>> start TEXT PASSAGE

Note   Sometimes, the term canonical schema is used instead of unified view. This pattern uses the latter term, because canonical schema implies that all the representations share the same schema, which is not always necessary.

Figure 4 shows an example of customer information that is represented in more than one repository. Although the contact repository defines the contact information for a customer, the financial repository defines the credit card details for the customer. The Entity Aggregation layer defines a unified schema that contains all the attributes required for representing the customer entity. The Entity Aggregation layer also defines the mapping between the unified schema and those schemas held by the individual repositories.

Figure 4. Schema reconciliation

References

Entity reference is the information required to uniquely identify an entity. Repositories that store instances of a given entity tend to maintain their own unique identifiers for their respective instances to ensure they have full control over internal data consistency. The Entity Aggregation layer should account for this and should be able to map references that point to a single instance. Apart from references that are held by other repositories, the Entity Aggregation layer might create its own reference for an entity instance. The idea here is that the Entity Aggregation layer maintains its own reference to an entity instance and maps this reference to the individual repository's reference. This reduces the coupling between the Entity Aggregation layer and individual repositories because new repositories can be introduced without affecting the Entity Aggregation layer's unified view.

Master Reference

Entity Aggregation layer uniquely identifies an entity instance by using a reference known as a master reference. A master reference could be:

  • A reference held by one of the repositories. For example, you can designate the reference held by a CRM repository as the master reference for a customer entity.
  • A new reference that the Entity Aggregation layer creates for the entity instance and maps to other references held by different repositories.

Inquiry vs. Update

The technological solutions available today are more robust for inquiring than they are for updating data in the back-end repositories. Updating has the inherent challenges of maintaining the synchrony of data across repositories.

Note   In the context of this pattern, deleting an entity is considered to be a form of update.

An update request usually contains two elements: a reference that uniquely identifies the instance and an update payload that contains information about the updated attributes and their respective values.

The Entity Aggregation layer uses entity references across all the repositories to perform the inquiries and updates. Although the Entity Aggregation layer maintains the entity reference, the references that are unique to each repository have to be determined before the update is made to the back-end repositories. For more information, see "References."

>> end TEXT PASSAGE

• REQUIRED ACTIONS:
1 – Summarize the passage on entity aggregation in two sentences.
2 – Reproduce verbatim the portion of the passage on entity aggregation from "Entity Aggregation layer uniquely" to "a customer entity.".

>> start INFORMATION PROVIDED

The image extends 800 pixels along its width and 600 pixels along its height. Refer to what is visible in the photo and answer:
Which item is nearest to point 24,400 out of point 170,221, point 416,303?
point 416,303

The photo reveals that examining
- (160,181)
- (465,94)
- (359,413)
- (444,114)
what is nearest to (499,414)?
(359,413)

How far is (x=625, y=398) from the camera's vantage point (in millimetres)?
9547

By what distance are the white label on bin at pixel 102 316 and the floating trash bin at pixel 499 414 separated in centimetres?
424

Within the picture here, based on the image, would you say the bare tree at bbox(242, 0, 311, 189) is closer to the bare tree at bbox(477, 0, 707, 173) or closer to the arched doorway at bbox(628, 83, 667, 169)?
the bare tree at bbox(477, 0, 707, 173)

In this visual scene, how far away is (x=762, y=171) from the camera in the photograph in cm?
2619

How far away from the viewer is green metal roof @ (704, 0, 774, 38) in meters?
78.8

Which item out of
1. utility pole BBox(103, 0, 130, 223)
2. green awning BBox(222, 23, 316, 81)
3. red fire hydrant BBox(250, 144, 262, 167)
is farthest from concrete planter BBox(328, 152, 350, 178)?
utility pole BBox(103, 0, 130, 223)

>> end INFORMATION PROVIDED
>> start INFORMATION PROVIDED

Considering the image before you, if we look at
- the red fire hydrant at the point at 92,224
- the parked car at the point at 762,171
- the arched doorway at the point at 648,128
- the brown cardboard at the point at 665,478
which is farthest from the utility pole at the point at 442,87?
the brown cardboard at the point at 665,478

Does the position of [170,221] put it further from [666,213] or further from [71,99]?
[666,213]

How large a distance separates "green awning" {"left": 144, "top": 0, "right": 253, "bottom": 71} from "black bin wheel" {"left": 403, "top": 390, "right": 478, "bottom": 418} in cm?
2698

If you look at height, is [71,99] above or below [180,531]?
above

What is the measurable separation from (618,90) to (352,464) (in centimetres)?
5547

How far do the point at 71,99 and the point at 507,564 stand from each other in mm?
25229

>> end INFORMATION PROVIDED
>> start INFORMATION PROVIDED

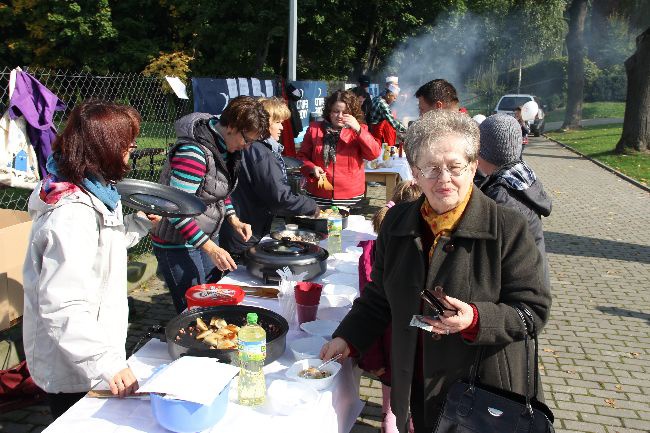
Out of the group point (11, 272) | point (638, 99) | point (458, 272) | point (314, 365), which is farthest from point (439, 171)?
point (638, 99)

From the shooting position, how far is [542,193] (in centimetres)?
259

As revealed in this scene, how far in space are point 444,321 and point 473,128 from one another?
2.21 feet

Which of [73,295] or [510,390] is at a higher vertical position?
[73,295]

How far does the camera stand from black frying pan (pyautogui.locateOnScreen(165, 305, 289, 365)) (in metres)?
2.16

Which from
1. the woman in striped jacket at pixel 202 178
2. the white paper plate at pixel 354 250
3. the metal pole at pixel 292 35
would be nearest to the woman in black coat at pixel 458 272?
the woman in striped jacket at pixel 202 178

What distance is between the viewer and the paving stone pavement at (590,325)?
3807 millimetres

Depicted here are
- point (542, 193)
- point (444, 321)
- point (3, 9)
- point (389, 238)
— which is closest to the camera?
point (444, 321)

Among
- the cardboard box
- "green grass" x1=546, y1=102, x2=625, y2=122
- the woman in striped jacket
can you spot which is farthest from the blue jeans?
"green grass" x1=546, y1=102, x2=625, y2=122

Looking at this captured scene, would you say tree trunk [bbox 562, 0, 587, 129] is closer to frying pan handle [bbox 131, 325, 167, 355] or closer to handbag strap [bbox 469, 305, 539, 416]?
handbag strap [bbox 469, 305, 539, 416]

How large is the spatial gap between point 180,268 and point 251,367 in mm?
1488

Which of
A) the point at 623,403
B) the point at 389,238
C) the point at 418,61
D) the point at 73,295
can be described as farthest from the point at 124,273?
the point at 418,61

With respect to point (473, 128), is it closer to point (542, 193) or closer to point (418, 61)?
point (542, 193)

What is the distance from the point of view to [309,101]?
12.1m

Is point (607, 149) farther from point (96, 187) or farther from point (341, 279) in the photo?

>> end INFORMATION PROVIDED

• EXPECTED ANSWERS:
1 – The Entity Aggregation layer defines a unified schema containing all the attributes an entity needs across repositories, along with a mapping to each repository's schema, and it identifies each entity instance by a master reference that is either held by one repository or created by the layer and mapped to the other repositories' references. Current solutions handle inquiries more robustly than updates, which must keep data in sync across repositories and require each repository's unique references to be determined before changes are made.

2 –
Entity Aggregation layer uniquely identifies an entity instance by using a reference known as a master reference. A master reference could be:

  • A reference held by one of the repositories. For example, you can designate the reference held by a CRM repository as the master reference for a customer entity.